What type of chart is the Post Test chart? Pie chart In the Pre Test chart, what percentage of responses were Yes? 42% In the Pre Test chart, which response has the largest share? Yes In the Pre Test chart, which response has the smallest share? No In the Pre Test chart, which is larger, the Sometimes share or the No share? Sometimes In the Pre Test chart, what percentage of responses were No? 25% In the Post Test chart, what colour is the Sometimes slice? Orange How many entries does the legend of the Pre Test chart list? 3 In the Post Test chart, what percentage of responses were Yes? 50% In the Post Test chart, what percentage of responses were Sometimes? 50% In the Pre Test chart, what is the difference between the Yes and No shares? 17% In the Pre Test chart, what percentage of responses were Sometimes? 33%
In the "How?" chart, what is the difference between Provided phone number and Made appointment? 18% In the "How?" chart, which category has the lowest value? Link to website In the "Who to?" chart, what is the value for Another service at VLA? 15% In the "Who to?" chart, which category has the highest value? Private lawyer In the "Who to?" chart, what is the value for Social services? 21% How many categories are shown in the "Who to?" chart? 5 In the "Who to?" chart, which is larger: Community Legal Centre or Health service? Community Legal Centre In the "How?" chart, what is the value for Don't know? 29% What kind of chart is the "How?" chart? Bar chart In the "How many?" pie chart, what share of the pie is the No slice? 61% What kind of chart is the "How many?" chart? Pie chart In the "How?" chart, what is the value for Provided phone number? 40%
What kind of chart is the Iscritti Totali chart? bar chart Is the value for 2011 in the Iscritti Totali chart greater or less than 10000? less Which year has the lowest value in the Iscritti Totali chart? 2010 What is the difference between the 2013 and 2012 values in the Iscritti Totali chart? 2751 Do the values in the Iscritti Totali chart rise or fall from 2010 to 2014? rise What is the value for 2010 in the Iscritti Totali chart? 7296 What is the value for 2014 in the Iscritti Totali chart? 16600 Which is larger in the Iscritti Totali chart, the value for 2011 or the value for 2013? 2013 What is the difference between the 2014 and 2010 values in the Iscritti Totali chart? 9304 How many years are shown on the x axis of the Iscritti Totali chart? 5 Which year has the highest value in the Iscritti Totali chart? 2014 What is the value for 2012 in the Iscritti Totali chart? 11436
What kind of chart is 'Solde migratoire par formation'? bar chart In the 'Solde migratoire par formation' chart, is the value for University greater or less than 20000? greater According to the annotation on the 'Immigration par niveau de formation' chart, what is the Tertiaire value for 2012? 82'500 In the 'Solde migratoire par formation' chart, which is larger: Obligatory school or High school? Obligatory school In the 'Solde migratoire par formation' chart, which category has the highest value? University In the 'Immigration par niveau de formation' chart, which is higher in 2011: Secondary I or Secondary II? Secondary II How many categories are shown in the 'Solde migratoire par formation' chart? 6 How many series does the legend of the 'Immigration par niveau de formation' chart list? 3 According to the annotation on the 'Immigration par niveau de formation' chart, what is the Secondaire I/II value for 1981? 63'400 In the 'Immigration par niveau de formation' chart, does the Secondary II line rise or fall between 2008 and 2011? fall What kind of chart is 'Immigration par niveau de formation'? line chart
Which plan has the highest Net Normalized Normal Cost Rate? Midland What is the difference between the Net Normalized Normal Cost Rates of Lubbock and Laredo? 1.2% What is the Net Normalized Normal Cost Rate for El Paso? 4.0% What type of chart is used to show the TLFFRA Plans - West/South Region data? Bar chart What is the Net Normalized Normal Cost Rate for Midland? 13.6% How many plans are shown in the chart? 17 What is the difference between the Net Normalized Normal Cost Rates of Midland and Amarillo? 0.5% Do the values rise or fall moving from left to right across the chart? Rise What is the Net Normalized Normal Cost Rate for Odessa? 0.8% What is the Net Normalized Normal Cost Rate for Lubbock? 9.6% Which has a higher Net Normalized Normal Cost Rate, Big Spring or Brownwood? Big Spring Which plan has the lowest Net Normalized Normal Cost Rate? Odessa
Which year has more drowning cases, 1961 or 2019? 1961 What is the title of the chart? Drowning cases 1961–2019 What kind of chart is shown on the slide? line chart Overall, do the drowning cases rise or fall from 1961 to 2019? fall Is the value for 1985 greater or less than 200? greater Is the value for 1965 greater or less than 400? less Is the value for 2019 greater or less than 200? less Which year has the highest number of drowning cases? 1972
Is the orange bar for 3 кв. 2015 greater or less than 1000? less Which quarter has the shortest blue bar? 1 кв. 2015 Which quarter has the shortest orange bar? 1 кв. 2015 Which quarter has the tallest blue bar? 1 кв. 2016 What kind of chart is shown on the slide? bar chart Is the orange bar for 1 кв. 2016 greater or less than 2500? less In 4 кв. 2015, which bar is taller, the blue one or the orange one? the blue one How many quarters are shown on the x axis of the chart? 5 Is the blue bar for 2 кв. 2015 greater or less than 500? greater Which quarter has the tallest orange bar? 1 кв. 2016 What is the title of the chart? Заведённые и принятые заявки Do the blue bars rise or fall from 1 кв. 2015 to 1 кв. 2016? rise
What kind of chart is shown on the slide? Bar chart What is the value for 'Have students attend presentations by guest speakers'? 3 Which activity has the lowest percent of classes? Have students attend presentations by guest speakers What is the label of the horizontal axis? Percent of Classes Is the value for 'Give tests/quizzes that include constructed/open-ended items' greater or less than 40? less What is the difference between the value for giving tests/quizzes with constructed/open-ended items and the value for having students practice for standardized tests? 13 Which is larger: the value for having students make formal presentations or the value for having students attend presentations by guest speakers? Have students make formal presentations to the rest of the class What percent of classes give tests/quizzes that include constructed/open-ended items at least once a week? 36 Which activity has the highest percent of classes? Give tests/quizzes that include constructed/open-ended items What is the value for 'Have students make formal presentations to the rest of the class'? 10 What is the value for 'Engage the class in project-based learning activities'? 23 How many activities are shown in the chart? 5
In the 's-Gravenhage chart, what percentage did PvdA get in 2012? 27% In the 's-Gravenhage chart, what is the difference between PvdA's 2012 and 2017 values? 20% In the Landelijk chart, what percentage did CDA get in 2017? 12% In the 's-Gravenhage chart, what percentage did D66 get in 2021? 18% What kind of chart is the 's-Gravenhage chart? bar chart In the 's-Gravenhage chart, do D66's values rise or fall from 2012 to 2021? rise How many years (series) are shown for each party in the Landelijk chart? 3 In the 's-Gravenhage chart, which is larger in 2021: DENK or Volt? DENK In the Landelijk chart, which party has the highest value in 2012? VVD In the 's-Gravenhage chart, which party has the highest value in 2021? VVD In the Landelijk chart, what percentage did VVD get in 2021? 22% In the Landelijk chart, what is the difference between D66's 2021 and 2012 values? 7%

◆ ◆ ◆ ◆ ◆ ◆ ◆

= Exercise objective =
Return, unchanged, the rows from the first line through the line containing "phone number? 40%", with both of those lines included.

= Finished exercise =
What type of chart is the Post Test chart? Pie chart In the Pre Test chart, what percentage of responses were Yes? 42% In the Pre Test chart, which response has the largest share? Yes In the Pre Test chart, which response has the smallest share? No In the Pre Test chart, which is larger, the Sometimes share or the No share? Sometimes In the Pre Test chart, what percentage of responses were No? 25% In the Post Test chart, what colour is the Sometimes slice? Orange How many entries does the legend of the Pre Test chart list? 3 In the Post Test chart, what percentage of responses were Yes? 50% In the Post Test chart, what percentage of responses were Sometimes? 50% In the Pre Test chart, what is the difference between the Yes and No shares? 17% In the Pre Test chart, what percentage of responses were Sometimes? 33%
In the "How?" chart, what is the difference between Provided phone number and Made appointment? 18% In the "How?" chart, which category has the lowest value? Link to website In the "Who to?" chart, what is the value for Another service at VLA? 15% In the "Who to?" chart, which category has the highest value? Private lawyer In the "Who to?" chart, what is the value for Social services? 21% How many categories are shown in the "Who to?" chart? 5 In the "Who to?" chart, which is larger: Community Legal Centre or Health service? Community Legal Centre In the "How?" chart, what is the value for Don't know? 29% What kind of chart is the "How?" chart? Bar chart In the "How many?" pie chart, what share of the pie is the No slice? 61% What kind of chart is the "How many?" chart? Pie chart In the "How?" chart, what is the value for Provided phone number? 40%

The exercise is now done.